__Recorded information__.
____________

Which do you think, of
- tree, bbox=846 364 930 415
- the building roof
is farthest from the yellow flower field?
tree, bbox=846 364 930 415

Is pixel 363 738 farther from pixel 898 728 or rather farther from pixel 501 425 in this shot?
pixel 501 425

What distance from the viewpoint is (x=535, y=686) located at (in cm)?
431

____________

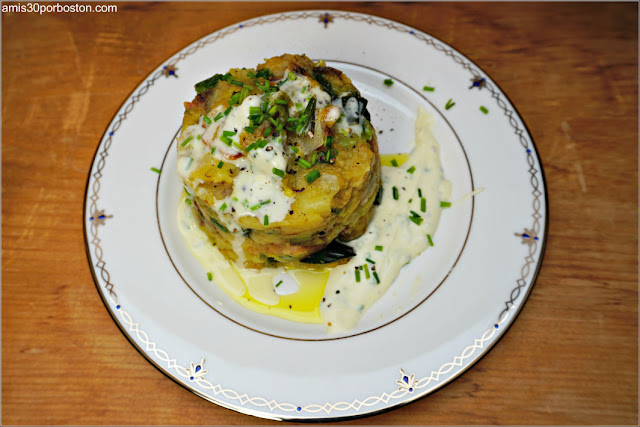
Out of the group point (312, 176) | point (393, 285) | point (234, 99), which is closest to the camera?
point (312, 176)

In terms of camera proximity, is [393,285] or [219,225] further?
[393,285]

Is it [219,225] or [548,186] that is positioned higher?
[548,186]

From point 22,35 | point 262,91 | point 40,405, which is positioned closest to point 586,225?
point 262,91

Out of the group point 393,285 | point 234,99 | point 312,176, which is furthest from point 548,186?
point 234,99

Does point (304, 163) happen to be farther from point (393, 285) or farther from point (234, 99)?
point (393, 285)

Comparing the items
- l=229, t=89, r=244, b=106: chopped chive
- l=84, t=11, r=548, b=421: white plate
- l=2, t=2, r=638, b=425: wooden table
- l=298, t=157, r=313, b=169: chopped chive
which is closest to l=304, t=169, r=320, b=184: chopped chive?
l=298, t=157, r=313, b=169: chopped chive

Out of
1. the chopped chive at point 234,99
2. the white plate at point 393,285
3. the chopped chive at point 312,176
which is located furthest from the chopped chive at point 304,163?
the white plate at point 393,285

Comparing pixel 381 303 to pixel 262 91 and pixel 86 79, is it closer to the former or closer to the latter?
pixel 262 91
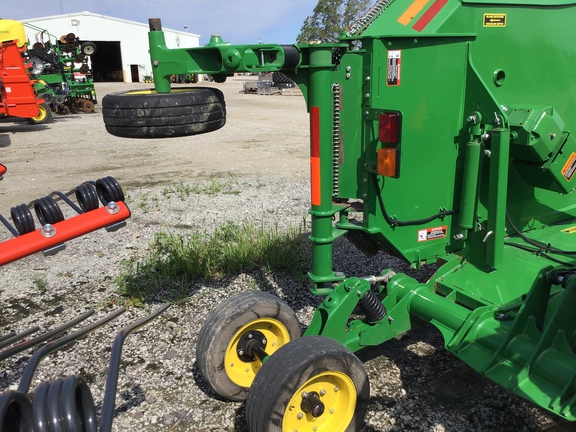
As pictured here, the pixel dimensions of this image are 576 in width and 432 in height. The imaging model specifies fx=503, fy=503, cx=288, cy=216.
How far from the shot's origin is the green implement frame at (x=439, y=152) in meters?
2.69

____________

__What the task requires__. Report how many lines of the data contain the string "located", counting matches as case-sensitive. Give only the number.

__Task output__. 2